## [YOUR OBJECTIVE]
Pick up the podcast conversation about art in neonatology from its last line and continue it.

## [TEXT SHOWN]
========
Very cool. How long does one of these illustrations take you to draw? Usually? I know, I know, some of them. Some of them are. I mean, I've seen your work. So some of them are much more complex than others. So I know there's probably a range there. But on average, like how much time does it take you? It takes


Speaker 3 48:51

me one weekend to try a few years, maybe like around six to eight hours. But the good thing with with I use Adobe Illustrator from a figures, I could think is that you can use the same outline for different settings, you can make the baby blue, we can make the Navy pink. So


Ben 49:08

once you have it in, we use some of the things Yeah,


Speaker 3 49:11

modification makes it a lot more easier. And I'm not a good artist from a, from a art perspective. I take more pride in creating a concept and showing a concept and that's what I really want to get into that. I'm so proud to see many more neonatologist becoming illustrators right now I know at least six or seven of them. And I feel like a proud parent when I see them. And I really try to promote them as well every time they draw and post on Twitter or somewhere else.


Ben 49:45

But let me let me ask you this because I think that's a very important point you're making. We have maybe now a bit more than before, but we don't tend to ask our colleagues what else they're good at. Right? There's we all have these hidden talents and we use zoom wrongfully so that they are incompatible with the job we're doing. Whether you are a musician on the side, whether you are an artist, whatever it is, and then suddenly do what do you think we can do to try to get the most of out of out of our colleagues, the ones who are like I just said, like, like you who, who have a passion for art, and who suddenly Can, can combine both can combine both of your talents to then make your work product even more meaningful. Do you think? Yeah, I mean, do you agree with that?


Speaker 3 50:32

No, I think there is no difference between art and science. Medicine is a combination of science and art. And art component is often ignored and forgotten. If you're a talented writer, write something about non scientific aspects of medicine, there is so much to write about. If you can sing well, nothing prevents you from picking up a baby who is going to a narcotic often syndrome, picking their baby and singing a song to their baby that will calm the baby down. And I can guarantee you, the nurses will be very happy with you also. So use every bit of the talent that you have to promote various aspects of medicine. And the beauty of neonatology is that it's such a versatile field, that any talent that you have, any art talent that you have, can be somehow incorporated into this field, there are no limits to that at all. So. So integrating work life balance also includes into bringing science and art together in medicine. And there's a general rule that I believe Google follows that of all the work that you do, you should really enjoy 20% of the time doing what you really feel passionate about. And integrating art into science in the field of neonatology will enable you to achieve that.


Ben 51:47

Yeah, I mean, this is, yeah, I could not agree with you more, I think people have to try to find ways to incorporate their side talents into the work that they do, because there's always a way. And we are one of the examples. I mean, my two younger brothers were playing music. And so I learned how to edit their audio. And that's how to me going into podcasting became such a low friction entry point that I'm like, I know, I know how to do an audio edit. And that was it. And so I think, if you have to anybody listening, if you have something that you'd like to do on the side, there's a way to apply it to neonatology into your into your work. And that's always super cool. When those things come together.
========
## [Dataset entries]
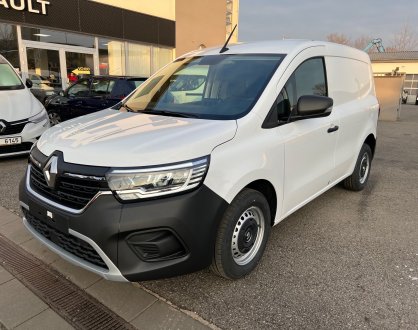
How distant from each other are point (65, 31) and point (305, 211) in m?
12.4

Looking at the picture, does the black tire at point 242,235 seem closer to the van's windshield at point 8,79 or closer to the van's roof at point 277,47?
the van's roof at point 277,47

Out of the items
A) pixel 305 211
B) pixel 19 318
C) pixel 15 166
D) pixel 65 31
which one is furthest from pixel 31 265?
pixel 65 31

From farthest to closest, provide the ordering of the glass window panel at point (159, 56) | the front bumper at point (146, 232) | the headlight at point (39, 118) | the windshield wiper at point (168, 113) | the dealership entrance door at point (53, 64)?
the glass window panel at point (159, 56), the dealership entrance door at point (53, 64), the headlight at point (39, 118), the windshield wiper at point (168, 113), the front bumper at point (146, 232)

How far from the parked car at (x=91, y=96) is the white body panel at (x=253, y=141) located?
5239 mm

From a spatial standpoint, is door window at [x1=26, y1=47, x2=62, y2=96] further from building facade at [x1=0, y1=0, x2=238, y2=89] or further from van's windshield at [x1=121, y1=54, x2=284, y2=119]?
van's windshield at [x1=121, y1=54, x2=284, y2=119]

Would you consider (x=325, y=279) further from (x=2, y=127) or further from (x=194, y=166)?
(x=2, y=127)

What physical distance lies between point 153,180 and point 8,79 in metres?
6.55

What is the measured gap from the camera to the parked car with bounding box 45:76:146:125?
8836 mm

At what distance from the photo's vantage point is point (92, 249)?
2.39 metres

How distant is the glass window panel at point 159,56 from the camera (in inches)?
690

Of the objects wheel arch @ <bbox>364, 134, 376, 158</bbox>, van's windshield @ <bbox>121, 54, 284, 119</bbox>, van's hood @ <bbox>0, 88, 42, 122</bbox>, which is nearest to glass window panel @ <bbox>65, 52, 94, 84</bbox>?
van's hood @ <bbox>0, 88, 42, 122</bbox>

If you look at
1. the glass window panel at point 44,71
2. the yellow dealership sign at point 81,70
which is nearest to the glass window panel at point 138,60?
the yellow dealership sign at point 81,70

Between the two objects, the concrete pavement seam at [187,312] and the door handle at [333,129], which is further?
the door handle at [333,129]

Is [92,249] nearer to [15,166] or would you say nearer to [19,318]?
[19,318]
========
## [FINAL ANSWER]
Daphna 52:24

No, I was gonna say my associated question is, I think a lot of us from a very early age, like once we show this interest in science or math, we're driven away from the humanities, even if it's something we really enjoy, or for some of us are really good at not me, but some of and I wonder if that's a loss for the medical community to be driven so early on away from the humanities. And I wonder if there's a way we can start to reincorporate some of those things in medical training?


Speaker 3 53:02

No, I completely agree with you. I came from a health system. And an educational system in India, which is very much along the British system, where you basically finish your plus two and walk into medical school. I've, when I look at my children, my daughter is in medical school right now. And when I see that she spent four years doing something totally different, and then got into medicine. She's a much more complete person who knows many other fields, and has gone into medicine at a much more mature stage than I ever did. And so I think I think there's definitely a difference. And we need to bring humanities back into humanities and art both back into the field of medicine. Yeah, so I think that's really critical that will make I enjoy reading things like the peace of mind, etc, that came out in JAMA, where it talks about other aspects of medicine as well, in addition to just science.


Daphna 54:03

Well, we've talked a lot I mean, about the work that you do as a chair with your illustrations, and yet somehow at you your breadth of research is, is enormous. And so how, how do you how do you manage? I think we're all trying to decide like, how do we manage either being very specialized in our work or being very broad in our work? And how do you get it all done?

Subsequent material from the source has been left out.